→ **Text section**:
** START **

Single by Theory of a Deadman

from the album Scars & Souvenirs
- Released: May 18, 2009
- Recorded: October 2007
- Genre: Post-grunge, hard rock
- Length: 3:35
- Label: Roadrunner; 604;
- Composers: Tyler Connolly; Dave Brenner; Dean Back;
- Lyricists: Tyler Connolly; Chris Daughtry;
- Producer: Howard Benson

Theory of a Deadman singles chronology
| "Not Meant to Be" (2008) | "By the Way" (2009) | "Wait for Me" (2009) |

= By the Way (Theory of a Deadman song) =

"By the Way" is the sixth single from the Canadian rock band Theory of a Deadman's third studio album Scars & Souvenirs, released on May 18, 2009. The song features Chris Daughtry and Robin Diaz on back-up vocals. It is about a girl leaving her boyfriend without saying anything to him and he now thinks about her all the time and wishes she'd come back. The Scars & Souvenirs album title comes from a line in this song: "Piled up from the years, all those scars and souvenirs".

** END **

→ **Job 1**: Using the article on "By the Way," explain in one to three sentences where the title of the album Scars & Souvenirs comes from.
→ **Job 2**: According to the article on "By the Way," who produced the song?
→ **Job 3**: Continue the article on "By the Way" from its last sentence.
The items after this article are not used in any of the tasks.

→ **Listing**:
** START **

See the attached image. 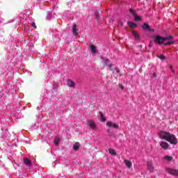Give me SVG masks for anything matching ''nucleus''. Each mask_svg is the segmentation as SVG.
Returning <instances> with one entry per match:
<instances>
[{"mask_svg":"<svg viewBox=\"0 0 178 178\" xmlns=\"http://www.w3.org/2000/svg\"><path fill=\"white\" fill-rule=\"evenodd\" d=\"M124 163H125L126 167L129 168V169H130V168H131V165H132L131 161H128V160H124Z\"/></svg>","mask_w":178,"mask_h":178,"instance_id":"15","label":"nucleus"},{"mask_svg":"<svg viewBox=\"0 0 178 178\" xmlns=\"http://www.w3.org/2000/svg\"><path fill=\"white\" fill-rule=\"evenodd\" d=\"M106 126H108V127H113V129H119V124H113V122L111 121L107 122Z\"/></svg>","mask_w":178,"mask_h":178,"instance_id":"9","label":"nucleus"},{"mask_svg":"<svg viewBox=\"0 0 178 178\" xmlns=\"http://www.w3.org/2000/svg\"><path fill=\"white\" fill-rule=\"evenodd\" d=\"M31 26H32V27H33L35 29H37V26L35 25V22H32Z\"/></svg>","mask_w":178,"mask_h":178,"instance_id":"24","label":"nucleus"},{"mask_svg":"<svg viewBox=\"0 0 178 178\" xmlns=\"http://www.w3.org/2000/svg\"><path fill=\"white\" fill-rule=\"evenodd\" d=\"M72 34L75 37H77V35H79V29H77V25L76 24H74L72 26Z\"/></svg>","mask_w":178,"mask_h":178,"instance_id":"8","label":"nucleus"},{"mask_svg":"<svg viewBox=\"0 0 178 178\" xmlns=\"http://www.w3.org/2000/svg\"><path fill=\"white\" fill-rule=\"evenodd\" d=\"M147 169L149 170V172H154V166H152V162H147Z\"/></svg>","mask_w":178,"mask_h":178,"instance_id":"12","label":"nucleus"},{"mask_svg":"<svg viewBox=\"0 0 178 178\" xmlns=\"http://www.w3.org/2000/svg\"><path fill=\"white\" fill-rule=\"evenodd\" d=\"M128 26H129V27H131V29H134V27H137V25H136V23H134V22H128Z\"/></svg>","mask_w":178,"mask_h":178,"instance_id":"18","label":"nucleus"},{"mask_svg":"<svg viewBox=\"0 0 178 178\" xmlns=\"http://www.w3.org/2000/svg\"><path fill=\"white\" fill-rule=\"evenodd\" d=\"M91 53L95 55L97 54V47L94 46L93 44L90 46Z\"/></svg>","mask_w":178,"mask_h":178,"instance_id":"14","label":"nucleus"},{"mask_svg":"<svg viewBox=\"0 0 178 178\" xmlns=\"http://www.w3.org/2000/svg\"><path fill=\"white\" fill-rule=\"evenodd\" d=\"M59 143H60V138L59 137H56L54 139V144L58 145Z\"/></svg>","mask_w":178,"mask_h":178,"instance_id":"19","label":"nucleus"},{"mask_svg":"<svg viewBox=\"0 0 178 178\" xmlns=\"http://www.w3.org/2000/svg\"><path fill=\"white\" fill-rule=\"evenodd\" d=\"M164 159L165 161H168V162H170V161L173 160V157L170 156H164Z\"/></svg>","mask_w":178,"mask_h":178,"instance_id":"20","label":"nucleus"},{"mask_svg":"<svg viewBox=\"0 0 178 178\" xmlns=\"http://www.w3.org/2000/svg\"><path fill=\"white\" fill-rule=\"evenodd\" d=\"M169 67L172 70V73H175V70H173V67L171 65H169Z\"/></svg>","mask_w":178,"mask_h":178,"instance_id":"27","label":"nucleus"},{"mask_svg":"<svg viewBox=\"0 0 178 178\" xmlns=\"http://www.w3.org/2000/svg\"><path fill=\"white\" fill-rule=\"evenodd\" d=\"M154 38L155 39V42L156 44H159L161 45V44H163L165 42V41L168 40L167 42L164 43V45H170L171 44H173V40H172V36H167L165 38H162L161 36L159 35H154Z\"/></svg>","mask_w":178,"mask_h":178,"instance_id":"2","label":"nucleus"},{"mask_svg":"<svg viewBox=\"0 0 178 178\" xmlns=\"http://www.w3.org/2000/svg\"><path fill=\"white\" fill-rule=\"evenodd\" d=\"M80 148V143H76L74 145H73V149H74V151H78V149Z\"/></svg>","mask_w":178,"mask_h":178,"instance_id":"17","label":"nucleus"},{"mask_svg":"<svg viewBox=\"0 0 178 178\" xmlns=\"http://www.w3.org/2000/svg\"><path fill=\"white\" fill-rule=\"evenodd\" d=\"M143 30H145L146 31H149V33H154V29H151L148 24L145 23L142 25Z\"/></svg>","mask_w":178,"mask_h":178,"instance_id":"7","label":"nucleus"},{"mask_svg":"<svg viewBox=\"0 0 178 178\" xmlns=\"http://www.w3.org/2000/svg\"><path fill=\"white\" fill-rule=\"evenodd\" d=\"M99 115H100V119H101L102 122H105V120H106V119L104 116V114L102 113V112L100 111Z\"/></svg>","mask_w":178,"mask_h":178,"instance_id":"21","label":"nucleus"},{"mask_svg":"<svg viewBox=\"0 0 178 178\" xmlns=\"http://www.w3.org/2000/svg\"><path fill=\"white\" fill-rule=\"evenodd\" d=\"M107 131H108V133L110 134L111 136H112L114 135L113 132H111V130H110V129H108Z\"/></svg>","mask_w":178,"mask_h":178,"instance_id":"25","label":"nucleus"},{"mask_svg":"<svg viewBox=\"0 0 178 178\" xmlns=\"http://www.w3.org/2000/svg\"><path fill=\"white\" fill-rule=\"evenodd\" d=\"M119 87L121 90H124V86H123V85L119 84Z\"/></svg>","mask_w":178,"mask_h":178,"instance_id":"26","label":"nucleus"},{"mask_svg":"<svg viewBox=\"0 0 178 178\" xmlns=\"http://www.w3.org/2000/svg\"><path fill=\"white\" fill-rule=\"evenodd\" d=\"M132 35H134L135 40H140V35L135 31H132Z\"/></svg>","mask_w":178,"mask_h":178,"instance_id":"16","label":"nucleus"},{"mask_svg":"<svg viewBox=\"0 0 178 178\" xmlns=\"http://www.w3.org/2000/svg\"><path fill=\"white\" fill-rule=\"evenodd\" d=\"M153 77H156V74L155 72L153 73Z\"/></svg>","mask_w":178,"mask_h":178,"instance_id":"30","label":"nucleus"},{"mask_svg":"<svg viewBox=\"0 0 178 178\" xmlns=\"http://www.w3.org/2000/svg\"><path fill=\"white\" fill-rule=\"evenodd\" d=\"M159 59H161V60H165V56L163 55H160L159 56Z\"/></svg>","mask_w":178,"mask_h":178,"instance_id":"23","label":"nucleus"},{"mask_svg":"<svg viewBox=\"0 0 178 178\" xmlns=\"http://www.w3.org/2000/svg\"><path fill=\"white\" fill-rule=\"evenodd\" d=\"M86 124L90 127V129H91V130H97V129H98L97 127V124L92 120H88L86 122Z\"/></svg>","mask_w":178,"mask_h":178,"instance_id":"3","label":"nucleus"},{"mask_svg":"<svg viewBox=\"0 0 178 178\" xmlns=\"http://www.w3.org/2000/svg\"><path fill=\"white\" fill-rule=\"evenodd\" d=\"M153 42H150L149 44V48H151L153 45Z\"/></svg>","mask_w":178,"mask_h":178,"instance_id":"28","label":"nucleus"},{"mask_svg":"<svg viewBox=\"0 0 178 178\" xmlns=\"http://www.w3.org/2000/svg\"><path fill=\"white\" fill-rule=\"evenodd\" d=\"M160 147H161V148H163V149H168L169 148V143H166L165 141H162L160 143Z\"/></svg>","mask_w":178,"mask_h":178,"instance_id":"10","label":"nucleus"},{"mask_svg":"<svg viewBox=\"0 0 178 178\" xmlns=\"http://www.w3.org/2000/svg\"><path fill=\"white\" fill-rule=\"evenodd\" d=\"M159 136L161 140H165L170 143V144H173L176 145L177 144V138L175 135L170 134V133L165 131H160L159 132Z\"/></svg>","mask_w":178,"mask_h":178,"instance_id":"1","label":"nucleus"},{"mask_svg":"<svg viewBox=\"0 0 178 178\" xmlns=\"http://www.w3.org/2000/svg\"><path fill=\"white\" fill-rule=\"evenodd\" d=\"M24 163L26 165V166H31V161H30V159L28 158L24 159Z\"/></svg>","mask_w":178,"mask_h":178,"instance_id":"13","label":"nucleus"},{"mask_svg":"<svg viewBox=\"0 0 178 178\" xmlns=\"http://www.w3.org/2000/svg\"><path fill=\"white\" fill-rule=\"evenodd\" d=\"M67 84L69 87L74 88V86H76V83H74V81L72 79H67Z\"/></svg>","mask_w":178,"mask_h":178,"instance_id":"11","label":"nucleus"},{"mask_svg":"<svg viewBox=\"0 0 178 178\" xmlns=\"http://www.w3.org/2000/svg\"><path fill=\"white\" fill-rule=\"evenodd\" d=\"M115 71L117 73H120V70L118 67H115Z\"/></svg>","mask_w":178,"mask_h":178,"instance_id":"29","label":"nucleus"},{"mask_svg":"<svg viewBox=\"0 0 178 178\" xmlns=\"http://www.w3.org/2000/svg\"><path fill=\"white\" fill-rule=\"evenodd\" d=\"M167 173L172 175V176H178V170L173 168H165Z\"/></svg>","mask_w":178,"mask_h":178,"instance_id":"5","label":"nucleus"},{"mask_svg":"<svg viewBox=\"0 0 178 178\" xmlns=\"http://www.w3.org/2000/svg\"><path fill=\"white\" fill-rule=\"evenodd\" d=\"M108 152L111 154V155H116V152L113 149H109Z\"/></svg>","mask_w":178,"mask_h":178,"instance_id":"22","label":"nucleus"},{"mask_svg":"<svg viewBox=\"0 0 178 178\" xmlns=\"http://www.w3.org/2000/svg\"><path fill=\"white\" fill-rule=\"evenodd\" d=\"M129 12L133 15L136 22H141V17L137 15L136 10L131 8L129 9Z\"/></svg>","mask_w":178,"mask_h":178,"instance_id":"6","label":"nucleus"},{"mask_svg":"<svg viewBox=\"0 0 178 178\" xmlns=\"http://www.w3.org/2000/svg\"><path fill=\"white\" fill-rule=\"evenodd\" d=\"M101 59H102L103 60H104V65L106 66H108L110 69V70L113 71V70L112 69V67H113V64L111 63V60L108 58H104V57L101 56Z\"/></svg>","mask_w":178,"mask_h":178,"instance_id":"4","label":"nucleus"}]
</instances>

** END **
** START **

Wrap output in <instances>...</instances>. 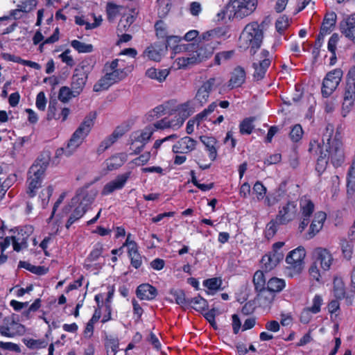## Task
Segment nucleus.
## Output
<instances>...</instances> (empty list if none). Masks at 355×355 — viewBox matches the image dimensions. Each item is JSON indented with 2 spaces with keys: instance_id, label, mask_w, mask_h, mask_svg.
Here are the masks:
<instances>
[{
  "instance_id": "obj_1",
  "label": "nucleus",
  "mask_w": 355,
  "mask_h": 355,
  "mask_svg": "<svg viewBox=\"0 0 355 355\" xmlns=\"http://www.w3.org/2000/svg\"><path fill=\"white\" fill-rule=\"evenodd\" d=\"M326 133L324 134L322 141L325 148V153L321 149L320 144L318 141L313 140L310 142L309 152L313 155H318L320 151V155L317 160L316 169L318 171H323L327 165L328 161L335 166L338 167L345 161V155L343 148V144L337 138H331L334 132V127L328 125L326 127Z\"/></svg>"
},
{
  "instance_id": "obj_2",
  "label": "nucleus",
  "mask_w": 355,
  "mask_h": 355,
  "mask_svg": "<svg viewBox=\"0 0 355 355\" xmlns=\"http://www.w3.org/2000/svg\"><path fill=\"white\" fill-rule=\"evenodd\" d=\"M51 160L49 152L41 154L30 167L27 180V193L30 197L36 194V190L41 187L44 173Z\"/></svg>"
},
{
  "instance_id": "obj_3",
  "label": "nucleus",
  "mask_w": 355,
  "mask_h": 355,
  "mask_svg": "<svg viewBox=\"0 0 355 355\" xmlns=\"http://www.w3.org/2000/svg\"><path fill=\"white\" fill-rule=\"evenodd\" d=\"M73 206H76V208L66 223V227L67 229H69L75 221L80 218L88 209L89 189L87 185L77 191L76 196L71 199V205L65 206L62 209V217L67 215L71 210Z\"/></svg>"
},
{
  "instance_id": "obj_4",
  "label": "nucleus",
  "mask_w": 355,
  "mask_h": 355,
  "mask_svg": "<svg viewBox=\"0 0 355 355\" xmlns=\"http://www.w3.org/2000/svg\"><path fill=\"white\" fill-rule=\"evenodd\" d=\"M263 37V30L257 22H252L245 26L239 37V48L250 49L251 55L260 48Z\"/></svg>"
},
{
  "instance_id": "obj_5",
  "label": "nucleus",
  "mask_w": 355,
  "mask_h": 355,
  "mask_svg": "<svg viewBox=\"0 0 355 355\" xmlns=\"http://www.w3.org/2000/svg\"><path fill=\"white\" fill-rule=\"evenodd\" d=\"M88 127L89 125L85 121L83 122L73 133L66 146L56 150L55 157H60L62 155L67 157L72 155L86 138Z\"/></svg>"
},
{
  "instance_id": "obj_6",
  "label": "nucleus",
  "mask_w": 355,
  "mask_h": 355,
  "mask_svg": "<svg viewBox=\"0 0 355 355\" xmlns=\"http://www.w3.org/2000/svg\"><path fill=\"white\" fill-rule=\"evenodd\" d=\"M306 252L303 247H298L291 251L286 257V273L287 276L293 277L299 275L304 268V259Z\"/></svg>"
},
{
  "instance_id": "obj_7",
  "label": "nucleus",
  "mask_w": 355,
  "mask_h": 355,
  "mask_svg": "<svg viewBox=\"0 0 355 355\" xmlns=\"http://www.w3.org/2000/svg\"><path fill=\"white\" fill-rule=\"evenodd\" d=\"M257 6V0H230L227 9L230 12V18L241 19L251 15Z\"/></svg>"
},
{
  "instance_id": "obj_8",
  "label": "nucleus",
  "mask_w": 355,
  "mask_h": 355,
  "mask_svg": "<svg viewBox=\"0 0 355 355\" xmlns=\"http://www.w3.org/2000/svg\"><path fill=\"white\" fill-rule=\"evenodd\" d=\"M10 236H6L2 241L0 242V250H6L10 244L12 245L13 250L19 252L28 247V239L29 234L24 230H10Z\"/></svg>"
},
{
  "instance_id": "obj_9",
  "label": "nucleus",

** END **

→ **Reply 1**: The album title comes from a line in "By the Way": "Piled up from the years, all those scars and souvenirs."

→ **Reply 2**: Howard Benson.

→ **Reply 3**:
==Music video==
The music video came out in the second week of August 2009. It shows Tyler Connolly walking around an abandoned house with his "former wife" as a ghost lurking around him. He picks up emotional objects such as his wedding picture. Near the end of the video, he turns into the ghost and the wife is actually real. She leaves the house with her friends, like he exclaims in the lyrics of the song. Neither Chris Daughtry nor Robin Diaz, who sing backing vocals on the song, are featured in the music video.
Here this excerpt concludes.